As with organ donations, a gray market has developed as a result of the lapse in medications, and health care providers are being forced to reach to these distributors and their significantly higher prices. Drug shortages have been rising steadily in recent years. In 2004 only 58 shortages were reported. This number elevated to 211 in 2010, and this year adds another 56 for a total of  267.

The lack of available drugs are impacting patient care in hospitals, especially for cancer patients with a need for chemotherapy and pain control. The interruption in the flow of needed drugs has been blamed for fifteen deaths in the past year. Drug companies say they sympathize, but need to answer to investors as well as patient needs. While dollars for research for different cancer drugs has been on the rise, and significantly so, production facilities for older medications is waning. A producer of Methotrexate closed its production facilities after inspections showed serious concern for quality and safety in processing. There is no word from the company as to when production might be resumed.

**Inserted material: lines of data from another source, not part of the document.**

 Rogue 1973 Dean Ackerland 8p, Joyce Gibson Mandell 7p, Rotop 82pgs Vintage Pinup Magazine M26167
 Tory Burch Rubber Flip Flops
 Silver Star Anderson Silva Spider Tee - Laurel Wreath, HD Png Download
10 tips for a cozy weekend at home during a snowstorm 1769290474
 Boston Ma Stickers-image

In recent years the research for new medications has so diversified as to become dizzying, stretching the facilities such that the rate of progress in getting new drugs to market is also slowed. In the end, whicle it is profitable for pharmaceutical companies and the research arms of various facilities, it leaves patients with a current and desperate need out in the cold. Sadly, deaths are occuring in cancers for which there are cures, such as the childhood lukemia A.L.L. But without the needed drugs, the curable cancer is taking a death toll.

The Food and Drug Administration says the regulation is needed for drugs which become established components of successful therapies. It wants the ability to order drug manufacturers to ramp up production when signs of shortages appear. While at least being able to notify companies of am impending shortage is a good step they say, it isn’t enough and it’s patients who will pay the price in both the long and short run. Multiple Myeloma has not been left untouched. Supplies of Ondansetron, and anti-nausea drug commonly used to offset side effects of chemotherapy has been spotty, causing oncologists to slow or even hold up chemotherapy cycles because they’d be too hard on the patients.

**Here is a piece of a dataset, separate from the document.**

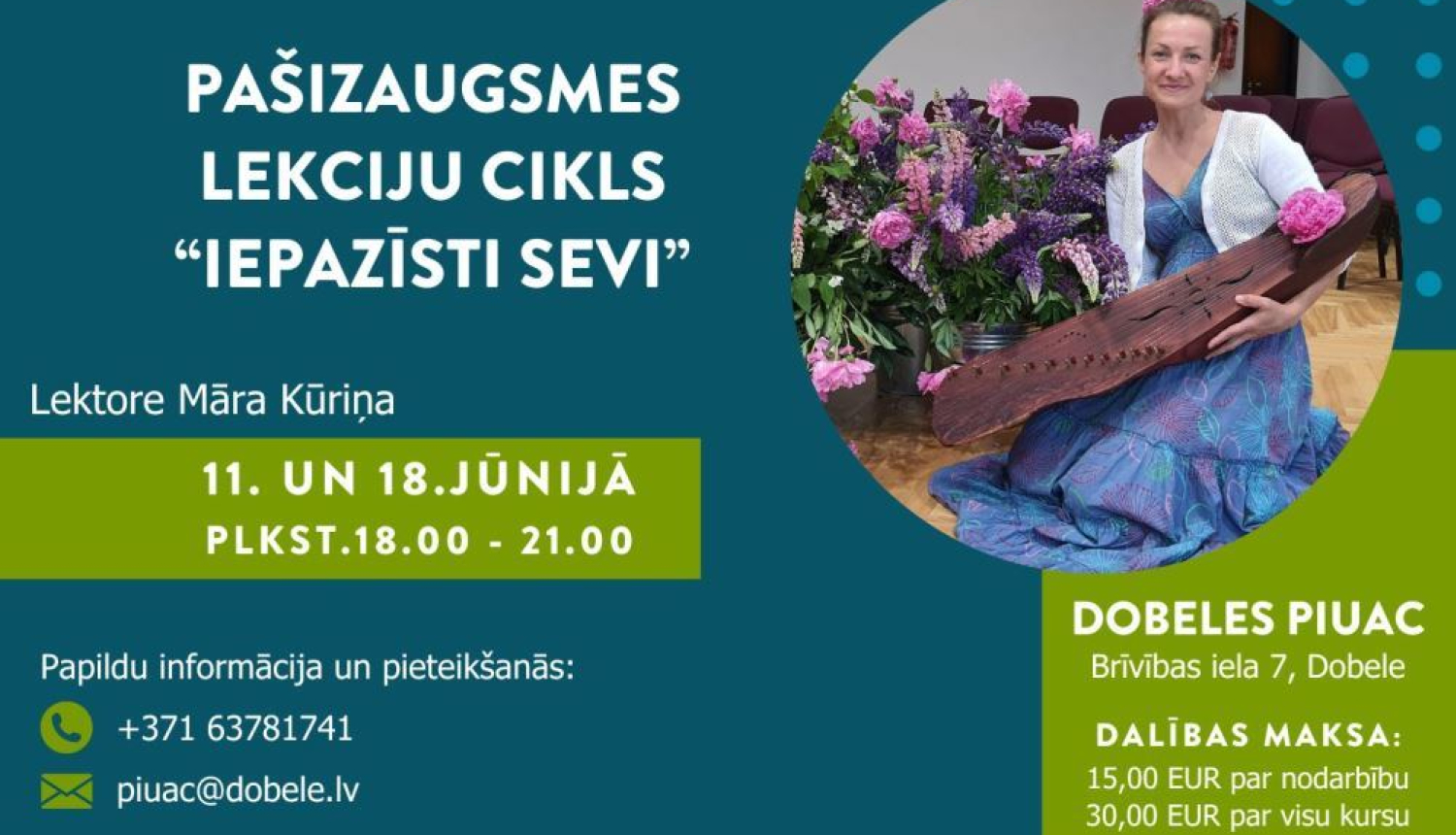 Pašizaugsmes lekcijas PIUAC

Drug companies are also saying that increased regulation and the threat of price controls are responsible for shortages. Forcing the closure of facilities or slackening their production as companies try to maintain compliance with regulations is a cause for the shortages. Pricing limitations discourages investment, lso slowing down adding to or improving existing production facilities as they place their money in higher return investments.

The bottom line is that there are shortages and they’re increasing, driving up prices and reducing the number of patients able to benefit from the medications in short supply.